---- Text segment
Beyond merely planting food for consumption, Ron Finley is interested in planting food for thought. The self-described ‘gangsta gardener’ is no stranger to juxtaposing viewpoints or articulate conversations, which is the impetus behind his latest venture. 

“This is what growing means to me,” he said, standing in front of a display he’s created on a terrace at the Hammer Museum. It includes a bathtub full of foliage, with the words “plant freedom” painted on the side. “That’s what I’m growing. I’m growing freedom.”

With his garden in South LA, Finley has tapped into urban farming as fertile ground for change that is perhaps most evident in one room at the Hammer, where art is planted like crops in neat rows. It’s a collection Finley calls Urban Weaponry, where he invited artists to transform shovels into statements.

“Weapons of mass creation instead of weapons of mass destruction,” Finley explained. “You want to change the world? Break the ground and plant something.”

A major exhibition at the Hammer called Breath(e): Toward Climate and Social Justice features roughly 100 works of art. When the curators began planning this exhibit for PST ART a few years ago, Glenn Kaino said they knew they wanted to focus on climate. But then, in 2020, the pandemic began attacking our respiratory systems, and George Floyd’s last words became a rallying cry.

“We realized that we couldn’t do a show about either without each other,” Kaino said. “There was an inextricable link between climate and social justice. And that’s how the concept of ‘Breath(e)’ was born.”

2020 Catlayzed into Art

In many ways, the year 2020 was something of a penultimate crossroads, which made the team realize that all of their passions and interests intersected in meaningful ways. In the same year that the George Floyd-fueled rallies took the world by storm, a pandemic spread around the world like wildfire, stealing people’s literal ability to breathe. In this way, Breath(e) became an art installation about finding meaningful beauty in the chaos of that period. 

“The history of art and the history of science are really about humans understanding our world and each other better,” Kaino said. “What the Getty has done by providing resources to attack experimental problems is…What I believe art can do is to create a space of abstraction where very difficult problems can be attacked, and sometimes impossible solutions can be suggested.”

Although this incarnation of PST ART looks at what happens when art and science collide, Finley questions the kernel of that theme.

“I think art is science and art,” he said. “I think just because… we’re taught to think outside the box…why do you put us in a box in the first place? Try this. Ain’t no damn box. Why don’t we just think?”

Food for Thought

And that’s what he wants people to do in his garden. Think about climate and finding new uses for old items. Think about food deserts and social injustice. Think about the victims of police violence whose names are also planted among the greenery. And not just think. He included a table and chairs in his garden, inviting visitors to stay awhile.

“I want them to sit down and have a conversation with each other,” he explained. “It’s communal. I want people to engage.”

In a world routinely and monotonously overrun with rampant content creation and consumption, Ron Finley’s entire installation is engineered to allow guests to slow down and truly marinate in the ramifications and meaning of the art they are seeing. Finley hopes his work incites conversations and, by doing so, becomes a lasting part of those who have seen and experienced it.
--------
---- Provided information
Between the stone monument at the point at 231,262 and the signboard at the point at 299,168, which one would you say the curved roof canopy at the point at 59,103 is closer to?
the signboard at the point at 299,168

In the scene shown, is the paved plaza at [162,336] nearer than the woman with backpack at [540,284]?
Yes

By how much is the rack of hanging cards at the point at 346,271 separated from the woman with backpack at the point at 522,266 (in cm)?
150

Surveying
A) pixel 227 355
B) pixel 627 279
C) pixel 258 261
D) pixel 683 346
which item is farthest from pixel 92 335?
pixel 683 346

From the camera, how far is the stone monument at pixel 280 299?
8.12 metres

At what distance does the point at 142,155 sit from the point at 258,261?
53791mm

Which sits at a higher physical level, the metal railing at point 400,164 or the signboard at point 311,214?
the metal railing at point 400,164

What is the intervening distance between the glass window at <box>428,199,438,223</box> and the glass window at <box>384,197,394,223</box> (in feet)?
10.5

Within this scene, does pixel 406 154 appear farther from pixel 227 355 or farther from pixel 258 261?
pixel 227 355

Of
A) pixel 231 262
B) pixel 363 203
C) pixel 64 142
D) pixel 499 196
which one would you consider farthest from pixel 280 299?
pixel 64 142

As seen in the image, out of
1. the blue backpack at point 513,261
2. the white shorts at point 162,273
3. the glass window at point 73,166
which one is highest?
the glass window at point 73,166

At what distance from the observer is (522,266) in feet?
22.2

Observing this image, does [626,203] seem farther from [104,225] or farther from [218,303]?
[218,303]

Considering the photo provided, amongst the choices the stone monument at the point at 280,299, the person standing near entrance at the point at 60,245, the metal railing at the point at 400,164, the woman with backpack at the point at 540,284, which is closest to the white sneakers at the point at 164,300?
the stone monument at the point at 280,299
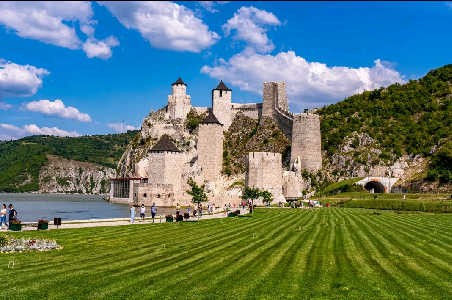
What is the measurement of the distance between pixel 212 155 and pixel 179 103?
1847cm

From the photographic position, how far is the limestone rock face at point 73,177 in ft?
538

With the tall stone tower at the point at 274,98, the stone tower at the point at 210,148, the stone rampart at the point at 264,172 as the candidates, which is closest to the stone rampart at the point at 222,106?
the tall stone tower at the point at 274,98

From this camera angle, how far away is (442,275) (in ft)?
40.2

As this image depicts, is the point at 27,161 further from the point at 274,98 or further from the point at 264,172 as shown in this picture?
→ the point at 264,172

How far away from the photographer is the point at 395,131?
234 feet

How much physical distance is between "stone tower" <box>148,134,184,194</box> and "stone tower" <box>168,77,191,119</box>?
1904 centimetres

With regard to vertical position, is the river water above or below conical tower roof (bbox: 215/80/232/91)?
below

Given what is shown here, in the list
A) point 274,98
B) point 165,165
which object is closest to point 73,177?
point 274,98

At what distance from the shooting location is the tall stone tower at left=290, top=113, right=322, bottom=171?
221 ft

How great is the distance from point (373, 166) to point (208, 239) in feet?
162

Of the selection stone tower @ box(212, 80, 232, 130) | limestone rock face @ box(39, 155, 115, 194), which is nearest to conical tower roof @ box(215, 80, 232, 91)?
stone tower @ box(212, 80, 232, 130)

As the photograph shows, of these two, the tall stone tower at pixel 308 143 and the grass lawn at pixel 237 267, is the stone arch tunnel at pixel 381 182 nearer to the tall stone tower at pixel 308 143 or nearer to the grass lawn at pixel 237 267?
the tall stone tower at pixel 308 143

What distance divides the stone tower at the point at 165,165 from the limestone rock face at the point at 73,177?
10227cm

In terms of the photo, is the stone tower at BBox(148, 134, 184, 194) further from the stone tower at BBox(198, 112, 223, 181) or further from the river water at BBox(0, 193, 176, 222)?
the river water at BBox(0, 193, 176, 222)
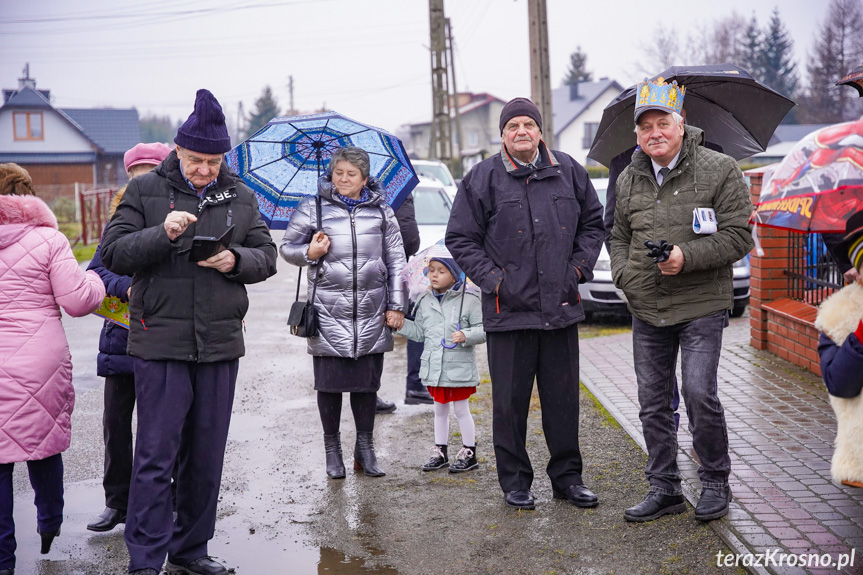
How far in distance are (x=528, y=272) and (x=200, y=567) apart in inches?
88.8

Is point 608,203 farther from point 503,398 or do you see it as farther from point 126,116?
point 126,116

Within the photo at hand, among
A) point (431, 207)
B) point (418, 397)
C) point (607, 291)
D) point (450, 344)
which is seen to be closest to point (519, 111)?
point (450, 344)

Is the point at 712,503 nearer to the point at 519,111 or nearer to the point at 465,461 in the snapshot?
the point at 465,461

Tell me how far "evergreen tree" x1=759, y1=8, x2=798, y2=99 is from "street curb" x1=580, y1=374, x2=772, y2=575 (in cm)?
7979

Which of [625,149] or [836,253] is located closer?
[836,253]

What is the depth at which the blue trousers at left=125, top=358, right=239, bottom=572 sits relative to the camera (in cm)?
405

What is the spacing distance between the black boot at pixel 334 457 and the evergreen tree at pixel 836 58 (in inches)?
2391

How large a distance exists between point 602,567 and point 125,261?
2.60 meters

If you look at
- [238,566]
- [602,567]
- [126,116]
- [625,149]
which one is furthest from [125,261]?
[126,116]

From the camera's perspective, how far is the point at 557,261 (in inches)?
196

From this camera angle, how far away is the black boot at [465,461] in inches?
230

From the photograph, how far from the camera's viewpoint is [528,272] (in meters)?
4.96

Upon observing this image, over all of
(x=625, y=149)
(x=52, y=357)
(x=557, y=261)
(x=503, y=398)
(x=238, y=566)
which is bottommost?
(x=238, y=566)

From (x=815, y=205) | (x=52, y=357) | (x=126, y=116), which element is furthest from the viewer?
(x=126, y=116)
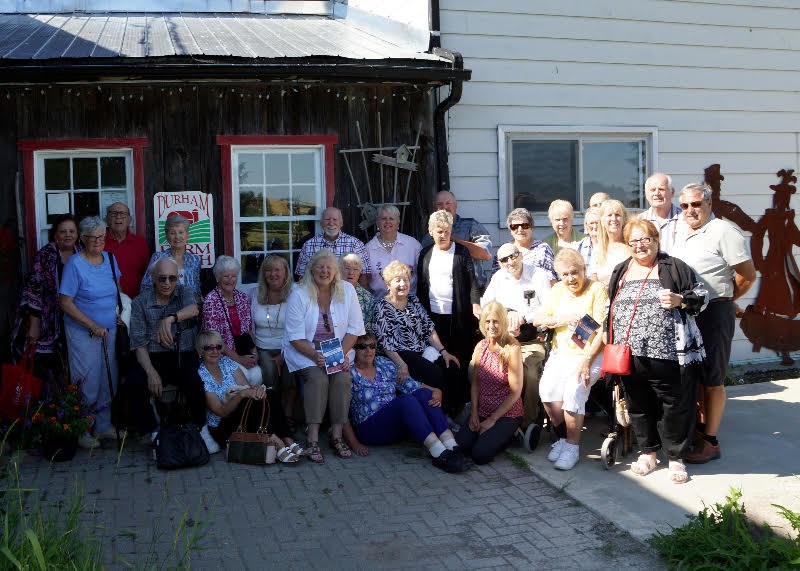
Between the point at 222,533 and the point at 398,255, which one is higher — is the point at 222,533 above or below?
below

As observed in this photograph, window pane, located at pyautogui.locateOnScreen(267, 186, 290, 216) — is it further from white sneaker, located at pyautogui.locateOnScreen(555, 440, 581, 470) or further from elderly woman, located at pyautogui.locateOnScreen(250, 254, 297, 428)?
white sneaker, located at pyautogui.locateOnScreen(555, 440, 581, 470)

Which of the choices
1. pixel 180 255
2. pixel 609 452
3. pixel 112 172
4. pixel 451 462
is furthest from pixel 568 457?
pixel 112 172

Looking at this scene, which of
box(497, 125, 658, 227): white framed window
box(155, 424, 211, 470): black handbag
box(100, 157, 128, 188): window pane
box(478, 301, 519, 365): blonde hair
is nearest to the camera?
box(155, 424, 211, 470): black handbag

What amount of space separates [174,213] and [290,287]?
1.45 metres

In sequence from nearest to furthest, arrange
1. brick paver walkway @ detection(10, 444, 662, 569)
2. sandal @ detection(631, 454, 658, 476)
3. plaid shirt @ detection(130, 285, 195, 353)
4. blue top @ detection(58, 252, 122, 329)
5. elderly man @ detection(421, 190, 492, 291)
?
1. brick paver walkway @ detection(10, 444, 662, 569)
2. sandal @ detection(631, 454, 658, 476)
3. blue top @ detection(58, 252, 122, 329)
4. plaid shirt @ detection(130, 285, 195, 353)
5. elderly man @ detection(421, 190, 492, 291)

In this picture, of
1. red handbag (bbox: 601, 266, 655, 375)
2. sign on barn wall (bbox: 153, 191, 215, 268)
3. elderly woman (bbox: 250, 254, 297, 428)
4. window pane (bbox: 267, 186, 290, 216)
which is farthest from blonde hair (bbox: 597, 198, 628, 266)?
sign on barn wall (bbox: 153, 191, 215, 268)

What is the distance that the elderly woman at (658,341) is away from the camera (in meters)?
5.54

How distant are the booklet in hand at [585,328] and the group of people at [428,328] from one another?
0.01 meters

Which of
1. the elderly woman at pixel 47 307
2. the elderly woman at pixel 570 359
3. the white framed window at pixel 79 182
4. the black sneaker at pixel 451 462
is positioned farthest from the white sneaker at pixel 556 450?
the white framed window at pixel 79 182

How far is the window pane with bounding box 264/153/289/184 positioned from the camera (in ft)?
26.1

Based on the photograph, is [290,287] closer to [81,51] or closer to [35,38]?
[81,51]

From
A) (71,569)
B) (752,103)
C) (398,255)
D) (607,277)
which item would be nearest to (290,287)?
(398,255)

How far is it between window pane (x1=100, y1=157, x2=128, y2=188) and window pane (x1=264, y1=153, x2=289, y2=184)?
128 cm

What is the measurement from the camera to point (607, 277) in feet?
21.0
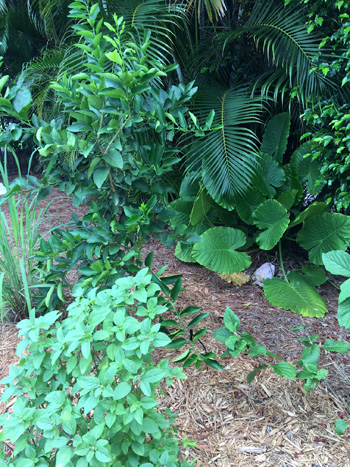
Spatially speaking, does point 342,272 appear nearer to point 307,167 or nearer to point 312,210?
point 312,210

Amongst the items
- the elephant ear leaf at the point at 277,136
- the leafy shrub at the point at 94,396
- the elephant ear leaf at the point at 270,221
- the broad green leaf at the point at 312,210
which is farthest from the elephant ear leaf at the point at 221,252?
the leafy shrub at the point at 94,396

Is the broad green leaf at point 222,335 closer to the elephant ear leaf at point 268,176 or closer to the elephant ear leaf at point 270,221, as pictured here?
the elephant ear leaf at point 270,221

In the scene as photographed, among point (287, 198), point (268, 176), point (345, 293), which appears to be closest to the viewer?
point (345, 293)

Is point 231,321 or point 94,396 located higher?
point 94,396

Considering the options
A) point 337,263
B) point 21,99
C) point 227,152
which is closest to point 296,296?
point 337,263

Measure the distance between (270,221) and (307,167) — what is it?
0.48 meters

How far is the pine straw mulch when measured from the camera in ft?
4.00

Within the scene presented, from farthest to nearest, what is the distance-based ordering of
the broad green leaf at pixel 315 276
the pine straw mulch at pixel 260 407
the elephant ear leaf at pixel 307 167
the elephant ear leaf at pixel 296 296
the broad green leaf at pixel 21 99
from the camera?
1. the elephant ear leaf at pixel 307 167
2. the broad green leaf at pixel 315 276
3. the elephant ear leaf at pixel 296 296
4. the pine straw mulch at pixel 260 407
5. the broad green leaf at pixel 21 99

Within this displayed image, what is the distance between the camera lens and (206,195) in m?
2.32

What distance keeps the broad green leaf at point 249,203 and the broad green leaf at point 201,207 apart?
0.20 metres

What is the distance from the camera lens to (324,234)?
2.14m

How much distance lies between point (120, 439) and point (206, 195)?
66.7 inches

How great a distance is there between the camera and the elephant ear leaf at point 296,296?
1.82 metres

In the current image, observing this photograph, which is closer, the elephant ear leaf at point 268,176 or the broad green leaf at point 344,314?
the broad green leaf at point 344,314
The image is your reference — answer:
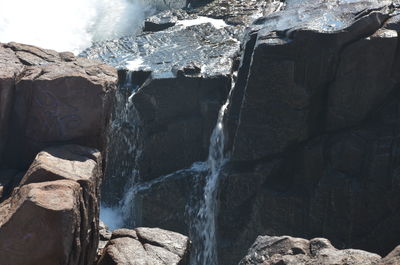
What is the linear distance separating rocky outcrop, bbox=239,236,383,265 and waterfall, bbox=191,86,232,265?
189 inches

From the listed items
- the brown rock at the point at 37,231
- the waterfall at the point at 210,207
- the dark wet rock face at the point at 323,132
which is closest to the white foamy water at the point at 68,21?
the waterfall at the point at 210,207

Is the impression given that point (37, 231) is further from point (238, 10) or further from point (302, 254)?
point (238, 10)

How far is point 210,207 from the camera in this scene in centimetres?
1495

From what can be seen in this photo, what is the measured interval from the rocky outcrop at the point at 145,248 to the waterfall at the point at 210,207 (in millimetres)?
4856

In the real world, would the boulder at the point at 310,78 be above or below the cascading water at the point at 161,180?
above

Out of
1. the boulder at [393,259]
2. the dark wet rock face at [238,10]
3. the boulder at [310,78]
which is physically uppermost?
the dark wet rock face at [238,10]

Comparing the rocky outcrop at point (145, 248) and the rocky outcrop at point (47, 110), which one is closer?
the rocky outcrop at point (47, 110)

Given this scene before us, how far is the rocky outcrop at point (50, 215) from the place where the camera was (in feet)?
21.6

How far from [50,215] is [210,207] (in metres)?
8.56

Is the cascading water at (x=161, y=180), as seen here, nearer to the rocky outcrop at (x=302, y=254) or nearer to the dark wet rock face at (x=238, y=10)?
the rocky outcrop at (x=302, y=254)

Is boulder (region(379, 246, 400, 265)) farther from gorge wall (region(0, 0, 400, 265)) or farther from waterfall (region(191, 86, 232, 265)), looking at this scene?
waterfall (region(191, 86, 232, 265))

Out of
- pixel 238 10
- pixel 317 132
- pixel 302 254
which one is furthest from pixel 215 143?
pixel 238 10

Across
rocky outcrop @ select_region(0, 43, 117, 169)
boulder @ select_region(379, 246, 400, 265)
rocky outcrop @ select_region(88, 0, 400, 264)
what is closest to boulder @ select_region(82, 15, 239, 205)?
rocky outcrop @ select_region(88, 0, 400, 264)

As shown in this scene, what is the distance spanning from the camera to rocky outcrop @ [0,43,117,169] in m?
8.46
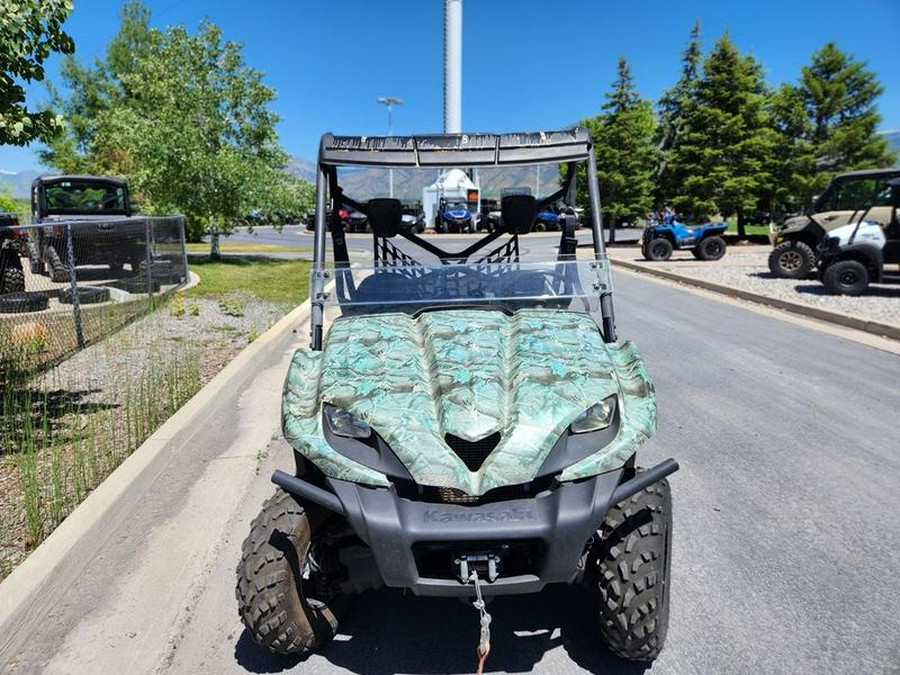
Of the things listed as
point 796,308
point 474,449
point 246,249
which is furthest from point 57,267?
point 246,249

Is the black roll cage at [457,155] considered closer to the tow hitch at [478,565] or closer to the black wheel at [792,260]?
the tow hitch at [478,565]

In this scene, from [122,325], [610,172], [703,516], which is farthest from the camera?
[610,172]

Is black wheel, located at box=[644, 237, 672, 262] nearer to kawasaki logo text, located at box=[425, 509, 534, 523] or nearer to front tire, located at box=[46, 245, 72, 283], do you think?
front tire, located at box=[46, 245, 72, 283]

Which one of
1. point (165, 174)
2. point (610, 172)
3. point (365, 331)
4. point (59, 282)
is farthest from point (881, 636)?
point (610, 172)

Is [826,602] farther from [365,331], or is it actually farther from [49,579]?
[49,579]

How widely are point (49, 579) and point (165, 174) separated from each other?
52.9 ft

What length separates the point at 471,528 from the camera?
214 centimetres

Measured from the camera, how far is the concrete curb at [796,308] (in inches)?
354

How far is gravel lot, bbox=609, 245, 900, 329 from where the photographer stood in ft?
34.1

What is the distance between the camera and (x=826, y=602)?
3.00 m

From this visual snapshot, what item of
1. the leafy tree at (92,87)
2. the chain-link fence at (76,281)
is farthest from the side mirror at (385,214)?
the leafy tree at (92,87)

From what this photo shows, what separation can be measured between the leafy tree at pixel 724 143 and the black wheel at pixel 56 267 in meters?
23.5

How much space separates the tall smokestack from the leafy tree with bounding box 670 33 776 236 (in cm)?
978

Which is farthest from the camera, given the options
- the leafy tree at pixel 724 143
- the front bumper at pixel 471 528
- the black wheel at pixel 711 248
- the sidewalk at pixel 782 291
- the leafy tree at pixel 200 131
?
the leafy tree at pixel 724 143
--------
Things to do:
a) Copy the passage of the article on Ron Finley from "And that’s what" to "to stay awhile.".
b) Summarize the article on Ron Finley in two sentences.

Results for the exercise:
a)
And that’s what he wants people to do in his garden. Think about climate and finding new uses for old items. Think about food deserts and social injustice. Think about the victims of police violence whose names are also planted among the greenery. And not just think. He included a table and chairs in his garden, inviting visitors to stay awhile.

b) Ron Finley, a self-described "gangsta gardener" with a garden in South LA, has created a display at the Hammer Museum and a collection called Urban Weaponry, in which artists transformed shovels into statements. The Hammer's exhibition Breath(e): Toward Climate and Social Justice grew from the curators' realization in 2020 that climate and social justice are inextricably linked, and Finley's garden invites visitors to sit down, think about these issues, and talk with each other.